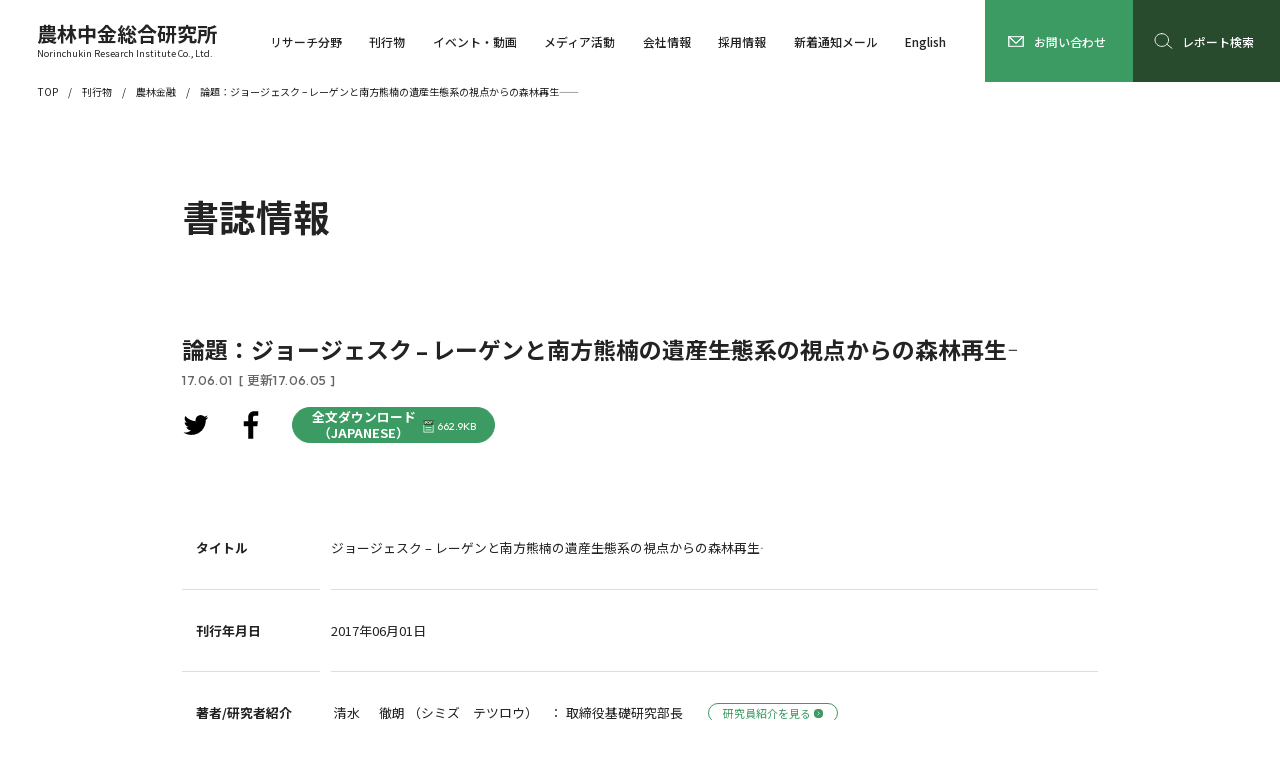

--- FILE ---
content_type: text/css
request_url: https://www.nochuri.co.jp/wp/wp-content/themes/nochuri_theme/css/publication/books.css
body_size: 129
content:
@media print, screen and (min-width: 769px) {
  .led01_p + .crd01_list.wid1 {
    padding-top: 8rem;
  }
}
@media screen and (max-width: 768px) {
  .led01_p + .crd01_list.wid1 {
    padding-top: 16rem;
  }
}

@media print, screen and (min-width: 769px) {
  .ttl01_h3 + .sns01_ul.wid1 {
    padding-top: 1.8rem;
  }
}
@media screen and (max-width: 768px) {
  .ttl01_h3 + .sns01_ul.wid1 {
    padding-top: 2.5rem;
  }
}

--- FILE ---
content_type: image/svg+xml
request_url: https://www.nochuri.co.jp/wp/wp-content/themes/nochuri_theme/common/img/facebook.svg?20230310021835
body_size: 18
content:
<svg version="1.1" id="facebook" xmlns="http://www.w3.org/2000/svg" xmlns:xlink="http://www.w3.org/1999/xlink" x="0" y="0" viewBox="0 0 32 32">
<path d="M20.4,16.8l0.4-3.4h-3.4v-2.2c0-1,0.3-1.7,1.7-1.7H21V6.5c-0.3,0-1.4-0.1-2.6-0.1C15.8,6.4,14,8,14,10.9v2.5H11 v3.4H14v8.8h3.5v-8.8L20.4,16.8L20.4,16.8z"/>
</svg>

◆ WHAT TO PRODUCE: Whenever "nochuri" shows up in a line of the listing, copy that whole line.

◆ ANSWER BOX:
request_url: https://www.nochuri.co.jp/wp/wp-content/themes/nochuri_theme/css/publication/books.css
request_url: https://www.nochuri.co.jp/wp/wp-content/themes/nochuri_theme/common/img/facebook.svg?20230310021835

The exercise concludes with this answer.